Text segment:
** Start **

= Parenting law in Australia =

Parenting law in Australia encompasses a number of areas of law including:

- Parenting arrangements under the Family Law Act - previously referred to as "child custody" laws;
- Child Protection laws, where State Governments have powers to protect children;
- Parentage (who is the legal parent of a child).
In Australia, a child is a person under 18 years old. The majority of the legislation about parenting in Australia does not apply once a child reaches the age of 18.

== Parenting law under the Family Law Act 1975 (Cth) ==
Part VII of the Family Law Act provides power for certain courts to make orders about the parenting of children. The Federal Circuit and Family Court of Australia manages the majority of this work, but in some cases it is conducted by state courts (particularly in regional areas). In Western Australia, the Family Court of Western Australia has jurisdiction over almost all parenting issues.

The Family Law Act applies to the children of married and unmarried parents. The majority of parenting matters falling under the Family Law Act involve separated parents, but the jurisdiction can apply to children of intact relationships (for example, an application may be made by a grandparent to spend time with a child of a married couple.

Part VII has been amended significantly in 1995, 2006, and 2011.

=== "Best interests" test ===
Best interests or best interests of the child is a child rights principle, which derives from Article 3 of the UN Convention on the Rights of the Child, which says that “in all actions concerning children, whether undertaken by public or private social welfare institutions, courts of law, administrative authorities or legislative bodies, the best interests of the child shall be a primary consideration”. Assessing the best interests of a child means to evaluate and balance “all the elements necessary to make a decision in a specific situation for a specific individual child or group of children”.

** End **

Goal:
According to the text on parenting law in Australia, which court has jurisdiction over almost all parenting issues in Western Australia? The records play no role in this exercise.

Items:
** Start **

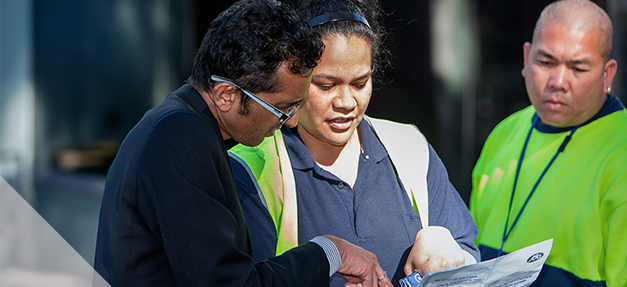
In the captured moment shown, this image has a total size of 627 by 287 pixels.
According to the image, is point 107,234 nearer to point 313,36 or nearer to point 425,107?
point 313,36

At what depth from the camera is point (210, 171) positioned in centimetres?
122

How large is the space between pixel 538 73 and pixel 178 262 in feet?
7.02

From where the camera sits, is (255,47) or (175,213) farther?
(255,47)

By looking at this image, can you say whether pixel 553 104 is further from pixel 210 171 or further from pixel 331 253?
pixel 210 171

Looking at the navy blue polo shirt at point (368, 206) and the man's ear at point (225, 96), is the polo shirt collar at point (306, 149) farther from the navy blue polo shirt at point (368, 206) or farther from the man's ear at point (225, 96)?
the man's ear at point (225, 96)

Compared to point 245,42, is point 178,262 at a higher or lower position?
lower

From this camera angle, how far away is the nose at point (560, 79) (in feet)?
8.38

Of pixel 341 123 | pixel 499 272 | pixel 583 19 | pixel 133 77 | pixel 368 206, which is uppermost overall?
pixel 583 19

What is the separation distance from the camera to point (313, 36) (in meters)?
1.44

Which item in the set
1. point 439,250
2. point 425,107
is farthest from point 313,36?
point 425,107

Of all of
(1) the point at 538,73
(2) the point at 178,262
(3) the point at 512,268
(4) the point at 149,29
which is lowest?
(3) the point at 512,268

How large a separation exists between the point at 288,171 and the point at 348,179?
0.81 feet

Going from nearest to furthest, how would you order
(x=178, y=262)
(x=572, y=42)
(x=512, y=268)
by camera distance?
(x=178, y=262) < (x=512, y=268) < (x=572, y=42)
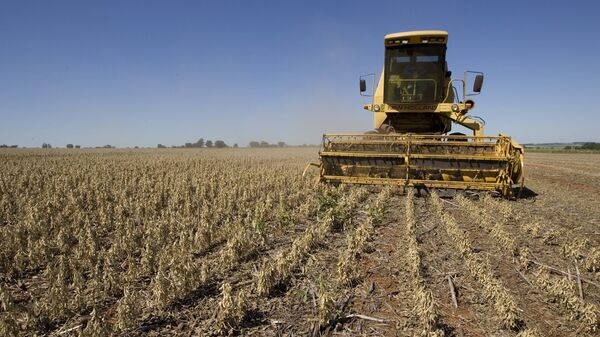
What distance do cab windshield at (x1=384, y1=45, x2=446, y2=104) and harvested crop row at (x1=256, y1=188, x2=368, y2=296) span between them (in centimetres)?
451

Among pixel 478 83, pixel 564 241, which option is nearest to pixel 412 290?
pixel 564 241

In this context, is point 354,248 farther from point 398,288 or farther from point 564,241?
point 564,241

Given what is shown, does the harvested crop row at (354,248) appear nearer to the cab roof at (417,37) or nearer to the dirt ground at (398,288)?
the dirt ground at (398,288)

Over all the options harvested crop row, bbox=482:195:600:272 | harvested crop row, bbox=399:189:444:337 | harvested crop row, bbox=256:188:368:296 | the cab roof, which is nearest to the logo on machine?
the cab roof

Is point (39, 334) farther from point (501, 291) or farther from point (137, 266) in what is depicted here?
point (501, 291)

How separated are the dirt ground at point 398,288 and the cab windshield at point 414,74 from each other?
5230 mm

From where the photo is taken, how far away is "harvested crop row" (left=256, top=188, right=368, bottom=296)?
348 centimetres

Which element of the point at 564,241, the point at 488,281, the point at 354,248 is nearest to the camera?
the point at 488,281

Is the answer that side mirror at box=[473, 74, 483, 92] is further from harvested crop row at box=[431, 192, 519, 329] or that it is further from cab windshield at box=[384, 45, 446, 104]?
harvested crop row at box=[431, 192, 519, 329]

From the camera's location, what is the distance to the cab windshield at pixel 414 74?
10109 mm

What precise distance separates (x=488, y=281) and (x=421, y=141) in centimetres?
536

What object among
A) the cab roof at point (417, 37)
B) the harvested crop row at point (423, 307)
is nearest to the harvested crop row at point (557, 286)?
the harvested crop row at point (423, 307)

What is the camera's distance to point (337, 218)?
5.96 metres

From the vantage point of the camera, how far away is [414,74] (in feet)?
33.8
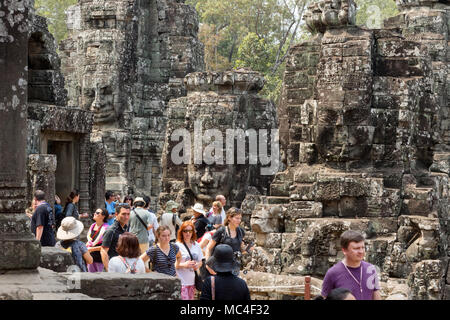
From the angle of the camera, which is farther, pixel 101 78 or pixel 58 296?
pixel 101 78

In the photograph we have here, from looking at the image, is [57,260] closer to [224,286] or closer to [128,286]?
[128,286]

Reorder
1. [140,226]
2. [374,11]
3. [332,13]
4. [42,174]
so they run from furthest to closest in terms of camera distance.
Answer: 1. [374,11]
2. [42,174]
3. [332,13]
4. [140,226]

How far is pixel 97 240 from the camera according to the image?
36.6 feet

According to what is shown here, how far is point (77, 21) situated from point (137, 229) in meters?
20.4

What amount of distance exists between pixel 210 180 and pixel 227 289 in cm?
1253

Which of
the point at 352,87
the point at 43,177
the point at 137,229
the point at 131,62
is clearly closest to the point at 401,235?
the point at 352,87

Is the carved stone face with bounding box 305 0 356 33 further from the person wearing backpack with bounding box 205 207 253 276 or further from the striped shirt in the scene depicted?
the striped shirt

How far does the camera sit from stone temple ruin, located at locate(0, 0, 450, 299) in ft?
26.8

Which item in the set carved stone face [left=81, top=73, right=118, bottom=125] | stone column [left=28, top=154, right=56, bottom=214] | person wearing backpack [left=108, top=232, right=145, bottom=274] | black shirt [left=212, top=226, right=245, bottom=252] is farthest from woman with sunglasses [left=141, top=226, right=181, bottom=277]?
carved stone face [left=81, top=73, right=118, bottom=125]

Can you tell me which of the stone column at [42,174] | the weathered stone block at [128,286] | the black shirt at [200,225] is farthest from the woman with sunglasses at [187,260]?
the stone column at [42,174]

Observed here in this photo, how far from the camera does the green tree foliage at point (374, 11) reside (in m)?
45.7

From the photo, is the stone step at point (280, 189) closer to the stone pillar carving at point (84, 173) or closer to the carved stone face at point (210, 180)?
the carved stone face at point (210, 180)

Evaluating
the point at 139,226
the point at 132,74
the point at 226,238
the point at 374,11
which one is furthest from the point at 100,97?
the point at 374,11

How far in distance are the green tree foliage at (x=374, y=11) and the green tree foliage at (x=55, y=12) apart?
13.6m
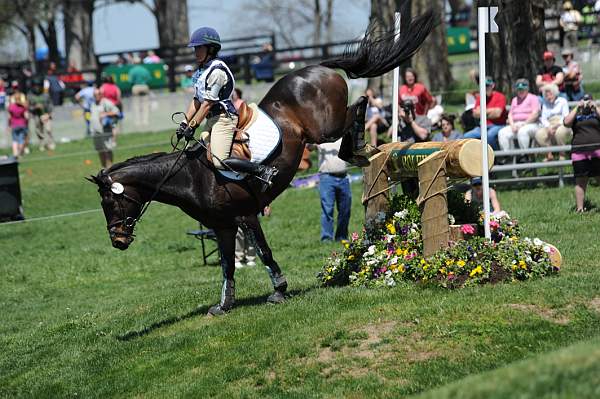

** End **

In response:
The Family Court of Western Australia.